Comment Google alone has presence on 85%+ of top domains (Score 1) 189
Shameless self-promotion of my master's thesis on third-party tracking follows; see full PDF for numbers backing up claims. A paper based on the thesis also got published by IEEE.
I'm uncomfortable being "monitored" and "logged" -- but worry less about visible advertisements, and more about either hidden web beacons or visible (but desirable) content served by known tracker organizations. Adblockers can block most visible ads, and you'll notice if one slips through -- but fewer care about less blinky-flashy tracking.
Google is the king here; they have embedded fonts, videos, maps, analytics scripts -- and own one or more ad networks. Google alone has resources present and loaded from 85%+ of global top sites. That includes domains protected by HTTPS, which doesn't actually protect against "active tracking." Among others, these numbers dwarf those of Facebook and Twitter -- and any other ad/tracker network that I know of; see Table C.14 for some Google services such as DoubleClick, Analytics, Maps, Youtube, Fonts, APIs.
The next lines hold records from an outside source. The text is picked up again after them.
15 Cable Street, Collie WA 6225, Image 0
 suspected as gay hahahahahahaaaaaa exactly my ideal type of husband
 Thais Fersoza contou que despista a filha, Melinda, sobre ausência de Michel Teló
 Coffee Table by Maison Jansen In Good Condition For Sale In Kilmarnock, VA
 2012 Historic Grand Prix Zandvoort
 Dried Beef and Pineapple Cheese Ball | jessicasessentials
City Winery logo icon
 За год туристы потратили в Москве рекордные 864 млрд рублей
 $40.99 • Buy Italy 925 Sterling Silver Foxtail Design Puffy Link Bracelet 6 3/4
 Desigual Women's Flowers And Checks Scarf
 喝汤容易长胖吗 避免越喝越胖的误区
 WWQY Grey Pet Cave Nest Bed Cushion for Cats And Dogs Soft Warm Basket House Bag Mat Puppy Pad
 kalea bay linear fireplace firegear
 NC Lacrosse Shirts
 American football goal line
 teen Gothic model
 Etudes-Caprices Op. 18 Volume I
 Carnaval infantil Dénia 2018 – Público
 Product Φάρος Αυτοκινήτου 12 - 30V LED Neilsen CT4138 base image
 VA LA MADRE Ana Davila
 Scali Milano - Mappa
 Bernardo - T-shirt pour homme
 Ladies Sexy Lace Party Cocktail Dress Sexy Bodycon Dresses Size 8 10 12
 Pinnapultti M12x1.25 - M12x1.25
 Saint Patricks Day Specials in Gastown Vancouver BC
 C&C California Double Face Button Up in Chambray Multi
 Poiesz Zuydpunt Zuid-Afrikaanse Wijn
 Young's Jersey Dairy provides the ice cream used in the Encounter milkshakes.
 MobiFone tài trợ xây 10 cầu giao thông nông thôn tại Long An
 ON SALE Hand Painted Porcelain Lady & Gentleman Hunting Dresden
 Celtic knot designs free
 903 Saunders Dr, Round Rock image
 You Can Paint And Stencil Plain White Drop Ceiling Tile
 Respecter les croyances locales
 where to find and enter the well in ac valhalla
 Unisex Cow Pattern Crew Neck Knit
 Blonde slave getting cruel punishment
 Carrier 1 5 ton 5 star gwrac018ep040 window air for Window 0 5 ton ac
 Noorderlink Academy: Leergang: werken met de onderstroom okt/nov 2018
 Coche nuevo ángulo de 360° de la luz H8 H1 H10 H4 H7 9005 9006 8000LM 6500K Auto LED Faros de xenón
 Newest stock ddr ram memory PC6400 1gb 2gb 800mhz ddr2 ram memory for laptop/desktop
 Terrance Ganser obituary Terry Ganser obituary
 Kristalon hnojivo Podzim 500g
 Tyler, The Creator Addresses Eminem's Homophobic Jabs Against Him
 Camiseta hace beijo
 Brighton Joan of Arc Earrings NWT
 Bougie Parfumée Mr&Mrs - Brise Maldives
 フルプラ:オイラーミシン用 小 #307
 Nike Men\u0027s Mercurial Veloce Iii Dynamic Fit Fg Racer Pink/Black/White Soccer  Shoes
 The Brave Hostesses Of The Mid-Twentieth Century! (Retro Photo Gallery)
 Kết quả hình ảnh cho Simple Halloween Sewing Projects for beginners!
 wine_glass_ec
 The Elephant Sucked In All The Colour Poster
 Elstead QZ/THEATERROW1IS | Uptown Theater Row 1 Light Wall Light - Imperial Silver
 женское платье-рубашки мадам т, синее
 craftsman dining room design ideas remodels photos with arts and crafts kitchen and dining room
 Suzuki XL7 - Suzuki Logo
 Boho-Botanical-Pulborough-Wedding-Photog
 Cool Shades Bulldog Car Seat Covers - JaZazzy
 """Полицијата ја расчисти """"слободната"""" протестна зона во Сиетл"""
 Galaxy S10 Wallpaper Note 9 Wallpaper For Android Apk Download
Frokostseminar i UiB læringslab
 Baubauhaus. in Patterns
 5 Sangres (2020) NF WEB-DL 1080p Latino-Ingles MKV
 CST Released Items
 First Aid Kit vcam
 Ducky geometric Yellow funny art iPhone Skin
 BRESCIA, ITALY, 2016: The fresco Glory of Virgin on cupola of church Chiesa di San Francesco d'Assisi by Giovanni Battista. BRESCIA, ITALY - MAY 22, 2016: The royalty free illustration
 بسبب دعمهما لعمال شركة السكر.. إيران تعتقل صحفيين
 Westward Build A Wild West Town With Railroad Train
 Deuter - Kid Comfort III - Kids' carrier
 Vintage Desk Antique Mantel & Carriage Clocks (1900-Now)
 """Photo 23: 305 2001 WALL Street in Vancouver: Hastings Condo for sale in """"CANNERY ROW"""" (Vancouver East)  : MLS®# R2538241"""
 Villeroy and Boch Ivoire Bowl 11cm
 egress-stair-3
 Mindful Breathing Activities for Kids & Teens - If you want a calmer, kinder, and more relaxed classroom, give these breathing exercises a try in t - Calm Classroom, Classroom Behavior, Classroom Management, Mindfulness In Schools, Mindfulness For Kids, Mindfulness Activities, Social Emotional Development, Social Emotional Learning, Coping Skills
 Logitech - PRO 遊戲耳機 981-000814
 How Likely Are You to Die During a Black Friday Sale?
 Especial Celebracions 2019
For my master's thesis (2014-2015) I asked a similar, but broader, question: how prevalent are third-party resources on websites/domains? Turns out most domains in Alexa's top 10.000 sites have some kind of resource (image, script, video, fonts, ads, and so on) from another domain (internal/external CDN, content provider, advertising network, etcetera). Downloaded the front page of some 150.000 domains to compare; the pattern continues across other sets of domains. See Appendix C in the PDF for lots of numbers and graphs.
My personal tips: if you're stubborn, use uMatrix to block/unblock resources per origin domain and resource type. If you're even more stubborn, edit the settings to blacklist all non-first party resources and only whitelist what you'd like to see -- but expect a steep learning curve. Your boss is probably more comfortable with uBlock Origin.